If you're wondering how it works, it's all pretty impressive. The device contains three LED lights as well as a charging port for mobile phones, which are critical for midwives should an emergency situation arise. It also powers a fetal doppler, a hand-held ultrasound transducer used to detect the fetal heartbeat.
In September, the United Nations awarded WE CARE Solar its first ever one-million-dollar UN-DESA Energy Grant to expand the Solar Suitcase program. Upon accepting the award, Laura Stachel, co-founder of We Care Solar, remarked, "I have had the privilege of working with hundreds of health workers who have seen the miracle of light and power in saving lives, and we have much more work to do. This award is the beginning of a brighter future for women everywhere. No woman should die giving life."

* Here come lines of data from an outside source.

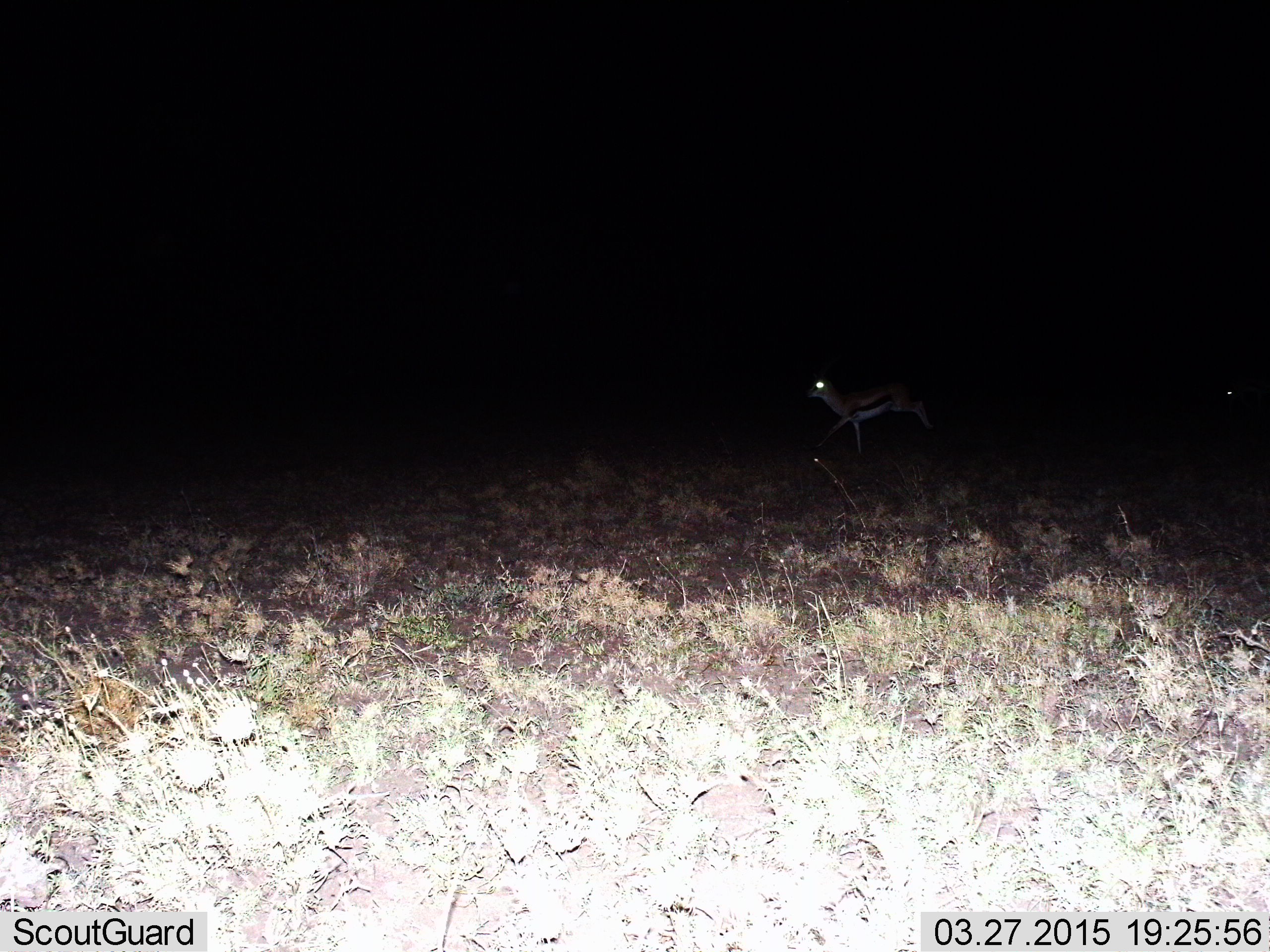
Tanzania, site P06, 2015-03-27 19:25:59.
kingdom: Animalia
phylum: Chordata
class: Mammalia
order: Artiodactyla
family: Bovidae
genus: Eudorcas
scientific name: Eudorcas thomsonii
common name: thomson's gazelle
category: gazellethomsons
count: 1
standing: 30%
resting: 0%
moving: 70%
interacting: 0%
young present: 0%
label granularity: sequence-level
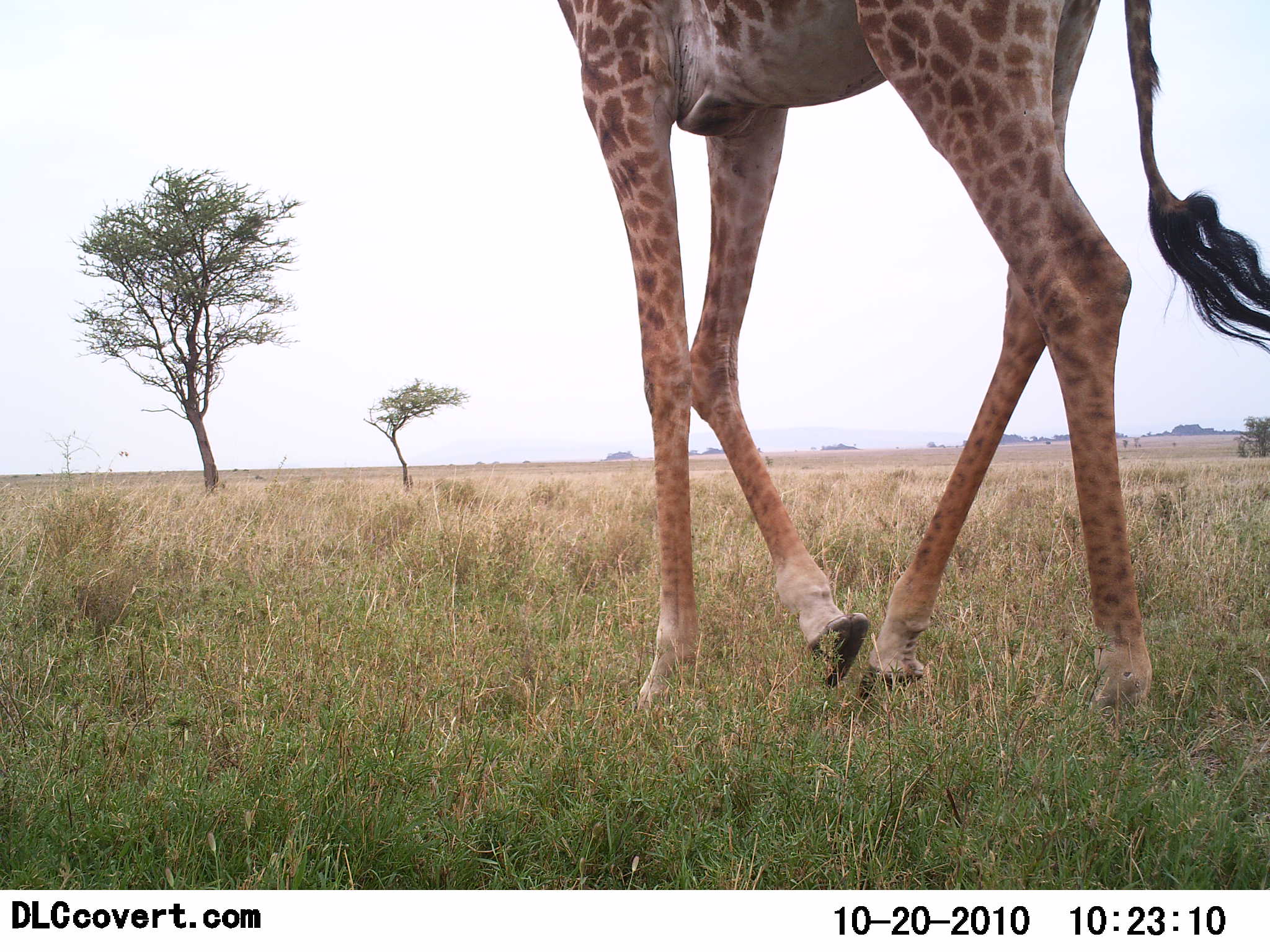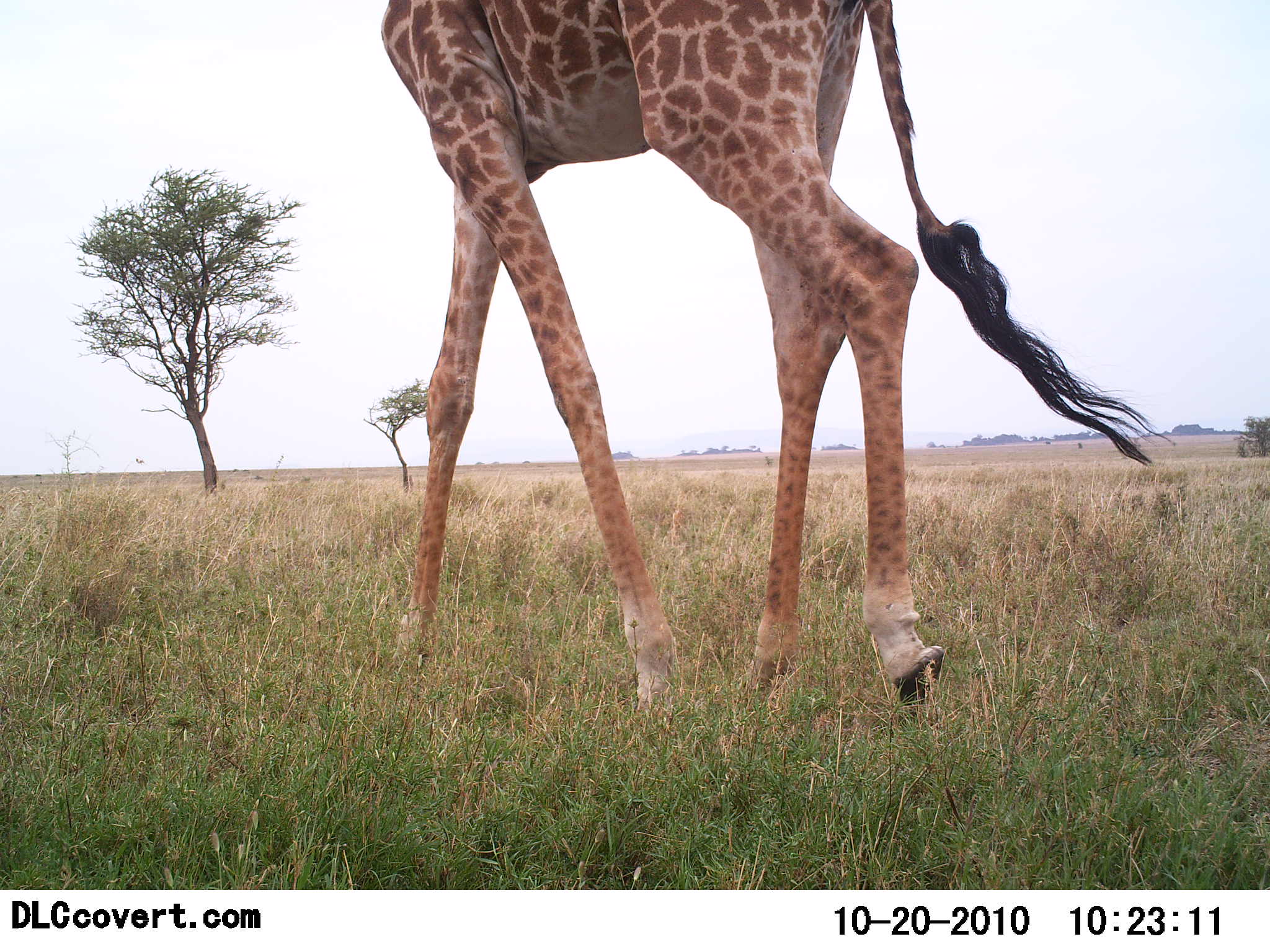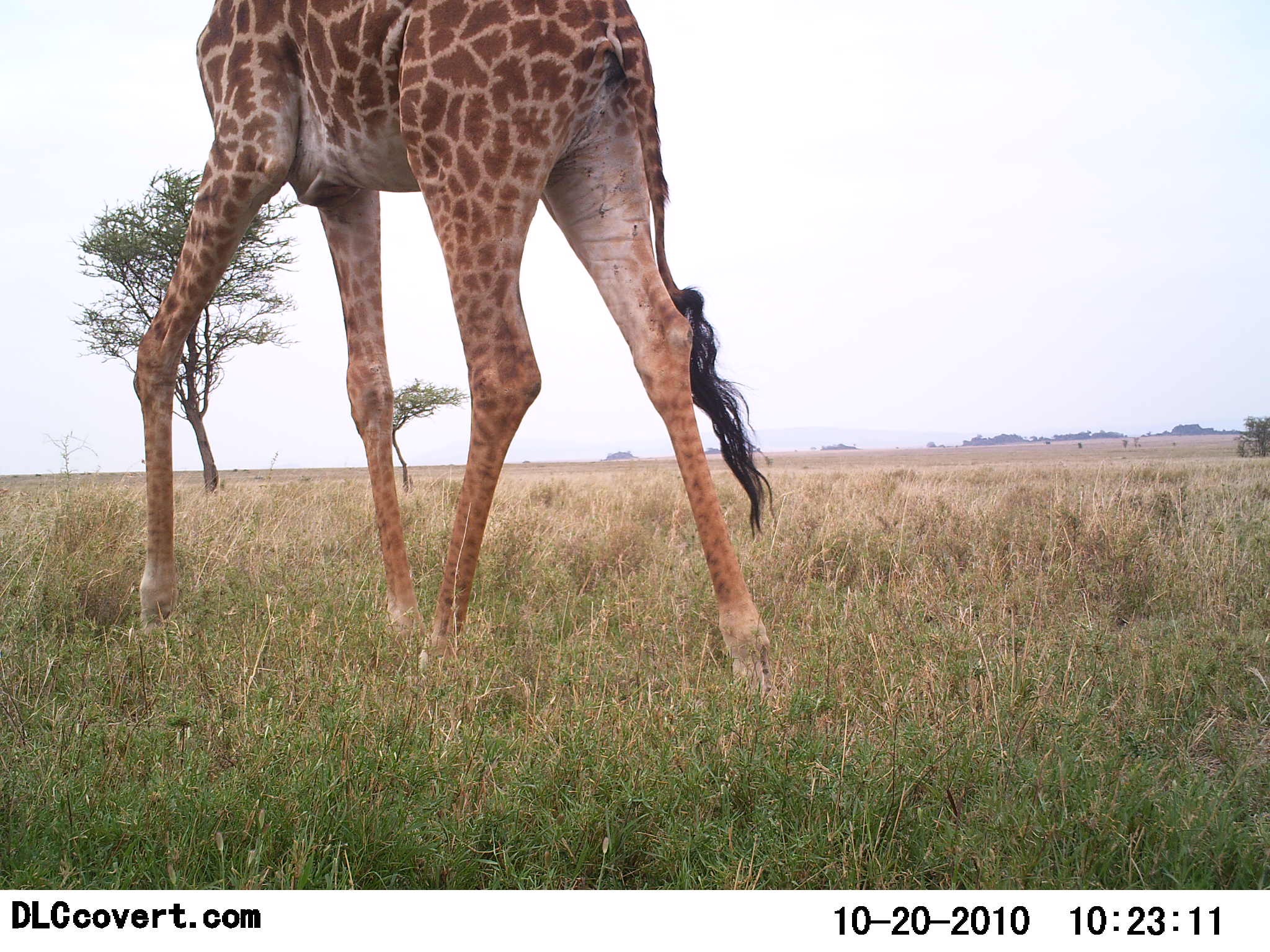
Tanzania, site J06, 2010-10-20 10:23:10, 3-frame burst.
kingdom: Animalia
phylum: Chordata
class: Mammalia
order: Artiodactyla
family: Giraffidae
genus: Giraffa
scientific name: Giraffa camelopardalis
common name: giraffe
Giraffe (Giraffa camelopardalis), count 1. Behavior (volunteer vote fractions): standing 5%, resting 5%, moving 95%, interacting 0%. Young present (vote fraction): 0%. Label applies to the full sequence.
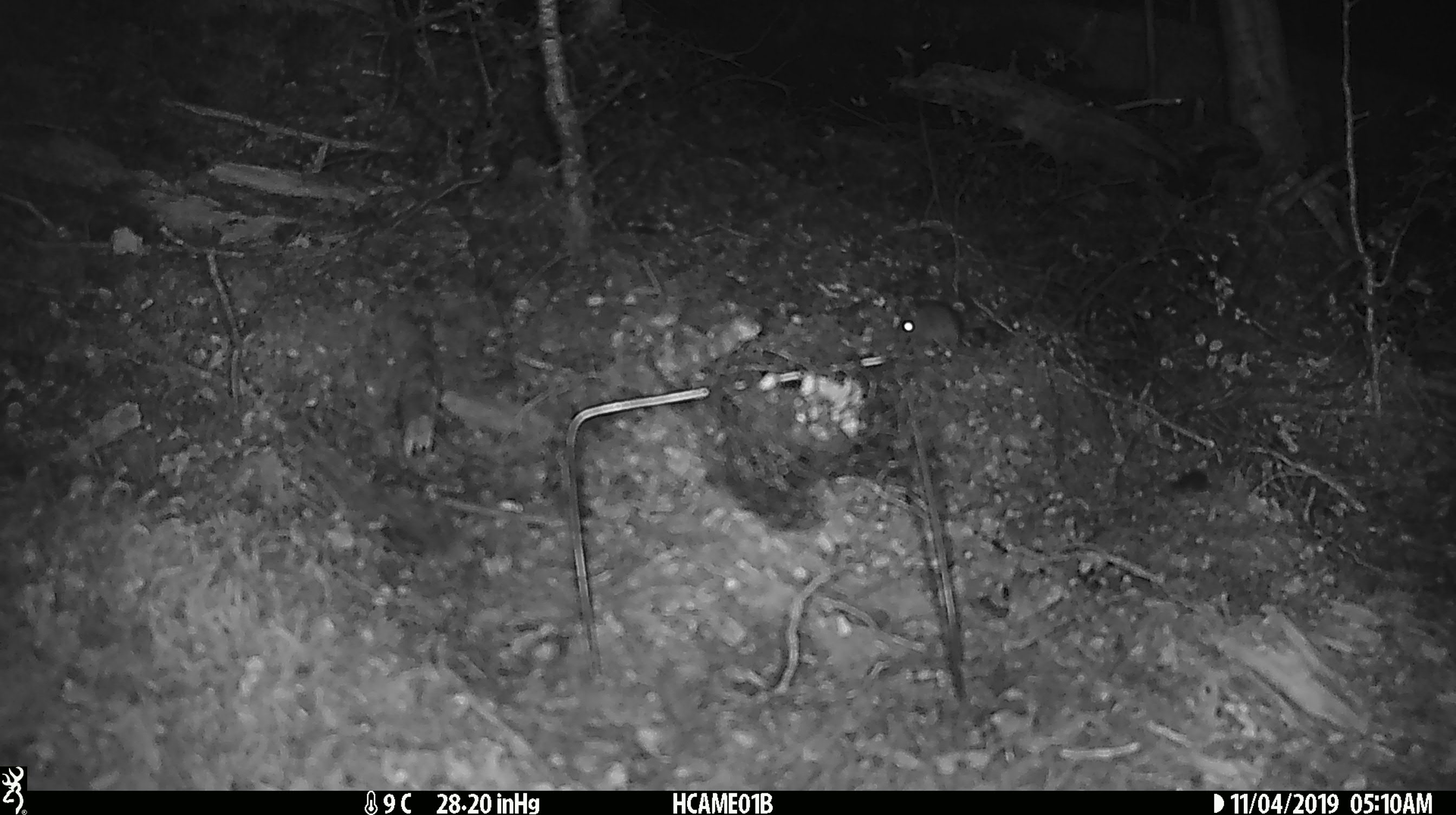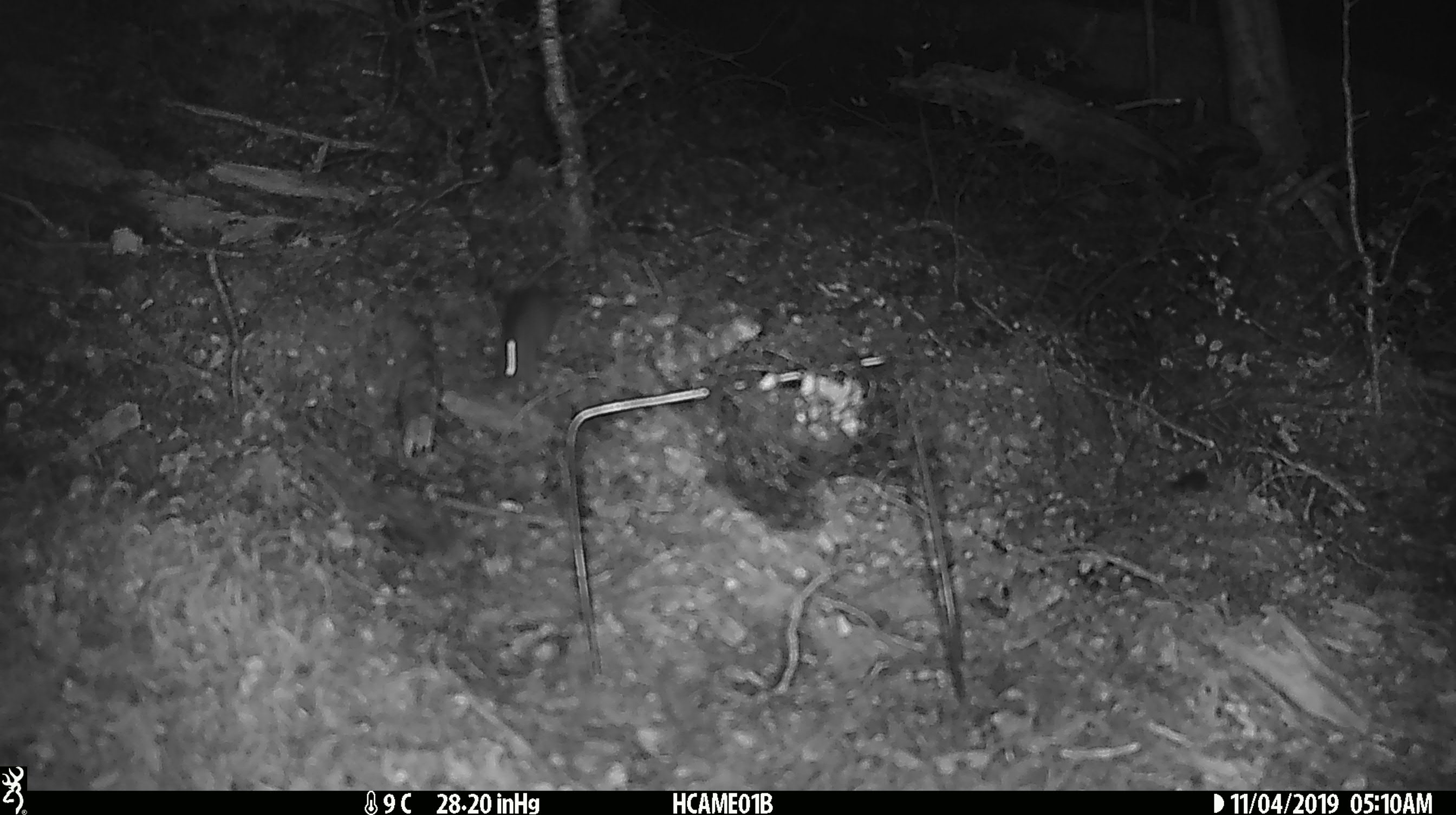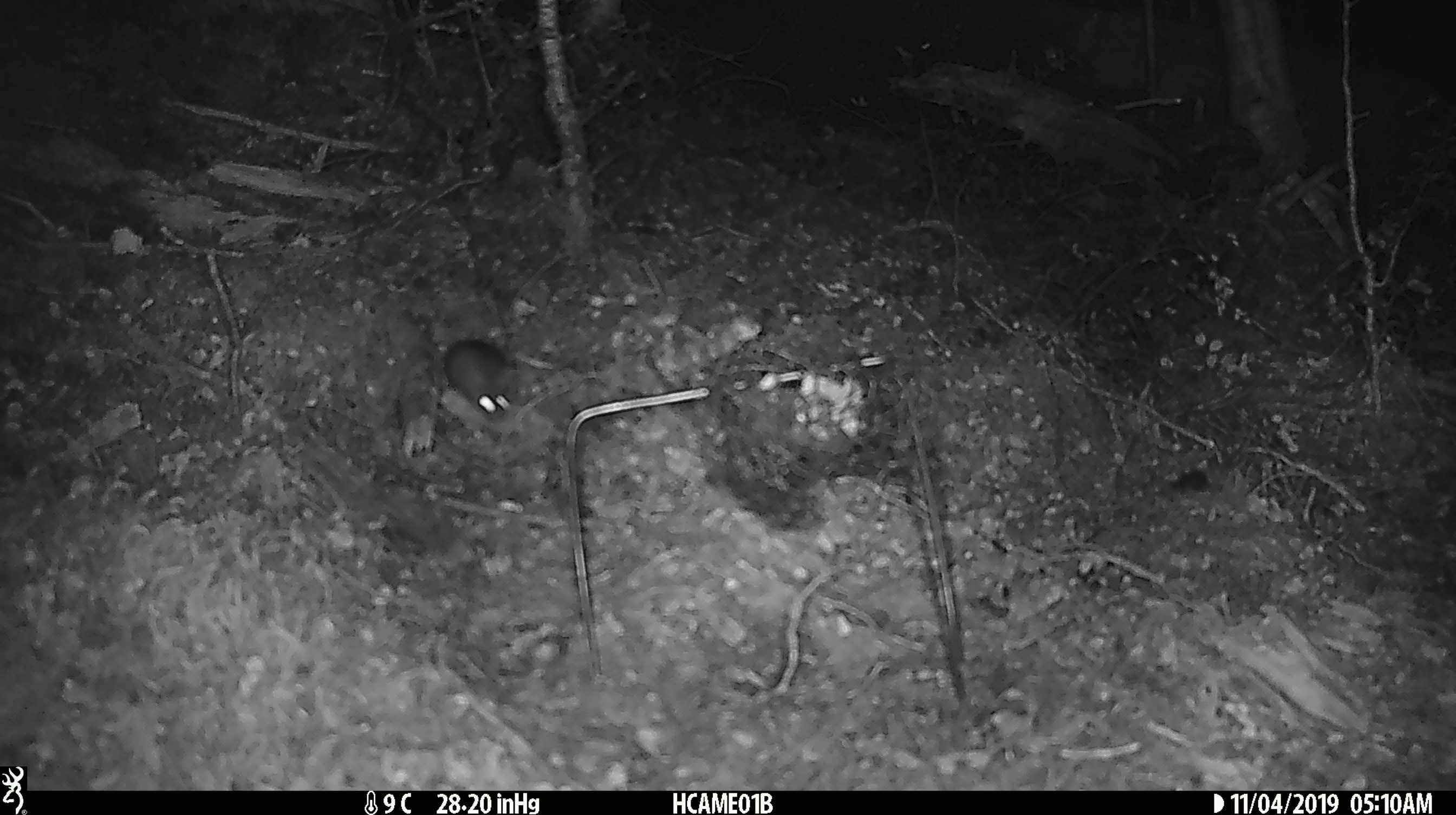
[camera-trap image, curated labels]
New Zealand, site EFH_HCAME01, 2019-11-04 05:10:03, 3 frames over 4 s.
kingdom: Animalia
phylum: Chordata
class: Mammalia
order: Rodentia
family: Muridae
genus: Mus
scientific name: Mus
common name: mouse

The World Health Organization reports that approximately 800 women die every day from pregnancy and childbirth-related causes. Ninety-nine percent of these deaths occur in developing countries — more than half in sub-Saharan Africa and almost one-third in South Asia. According to WHO, most of them are preventable. WE CARE Solar is slowly but surely helping to get us there. So far, the organization has distributed about 900 Solar Suitcases in 30 developing countries, and the hope is that the number just keeps growing, and that the technology can be brought to other parts of the world that need it most. While each Solar Suitcase costs $1,645 to create, the good they do is clearly beyond priceless.